Но утром Миртл поднялась вместе с нами, спустилась к завтраку в очень шикарном домашнем халате, стеганом бирюзовом, с перехваченными вверху лентой вишневыми волосами, тогда как мы с Говардом были полностью одеты, чтоб идти на работу. Говард, конечно, ничего не помнил о прошедшей ночи и казался вполне ясноглазым и отдохнувшим. Мы обычно вставали в семь, чтобы было в запасе полным-полно времени. Я всегда заранее вечером готовила обед, чтоб поставить в духовку, и на этот раз он был типа тушенки в горшке, куски мяса, лук и нарезанная картошка слоями, и, прежде чем подавать завтрак, я, чтобы не позабыть, сунула его в духовку, соответственно включив Таймср. Говард всегда верил в так называемый здоровый завтрак – яичница с беконом или с сосисками, точно так, как на ужин; на завтрак и на ужин надо есть то же самое; если подумать, довольно странно, так что стоит еще как следует поразмыслить. Я подала Говарду яичницу и два куска окорока, а мне вполне достаточно кукурузных хлопьев. У Миртл свои собственные идеи, она принесла с собой бутылку сока, выпила стакан, потом сделала себе какой-то очень тоненький тост и снизошла до чаю, приготовленного мной для нас с Говардом, но без молока и без сахара. Когда мы сели завтракать, явился почтальон и принес письмо Говарду. Он долго хмурился над конвертом, пока не остыла яичница и окорок, не распечатывая письмо и не приступая к еде.
– Ладно, – сказала я, – говори от кого.
– От телевизионщиков, – сказал Говард. И показал нам конверт с названием телекомпании роскошными буквами в верхнем левом углу. – Долго они тянули, – сказал он.
– Ох, Говард, – рассердилась я и притопнула под столом ногой, – открывай и смотри, чего там.
И тогда он открыл, прочитал очень медленно, начав завтракать и держа вилку в правой руке, точно янки.

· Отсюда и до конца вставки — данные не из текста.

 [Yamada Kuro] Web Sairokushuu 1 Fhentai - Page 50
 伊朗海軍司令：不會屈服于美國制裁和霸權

Потом передал письмо мне, не говоря ни слова, и я прочитала и поняла смысл его замечания, что они долго тянули. Ведь Говард был очень скрытным и записался на выступление в программе-викторине «Снова и снова», ох, почти год назад, и теперь наконец ему сообщали, что он будет участвовать прямо через две недели и что ему оплатят дорогу до Лондона и желают всяческих успехов.

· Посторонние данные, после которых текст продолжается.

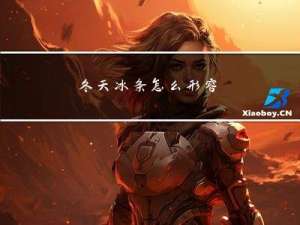 冬天冰条怎么形容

– Ну, – сказала я, задохнувшись, – потрясающе, правда? Правда, потрясающе, Говард? Чудесно, правда, Миртл?
Миртл, конечно, не знала, чего я так разволновалась, пока я не отдала ей письмо. Она прочитала, но вовсе не разволновалась. Она как-то кисло взглянула на Говарда, как бы давая понять, что он не имел права закатывать такой устрашающий ночной спектакль, какой закатил, а потом получать не наказание, а награду; это было ведь вроде награды, – Говард был очень хорошим мужчиной все время и заслуживал какой-то такой небольшой передышки от тяжелой работы ради жены и дома, а вдобавок наверняка страдал где-то в глубине души, иначе не расхаживал бы перед нами и не рассуждал бы в ночной тиши. Я сказала с притворной сварливостью, но, разумеется, очень довольная на самом деле:
– Почему ты не сказал, Говард? Почему никогда ни словечка не проронил своей собственной жене? Просто тайком вот так вот написал, ничегошеньки не сказал.
– Ну, – сказал Говард, – не хотелось, чтобы ты считала меня дураком, что вполне возможно: шансов против участия в таком шоу гораздо больше, чем за. И я сам в самом деле немножко стыдился, что записался. Никогда раньше не делал подобных вещей.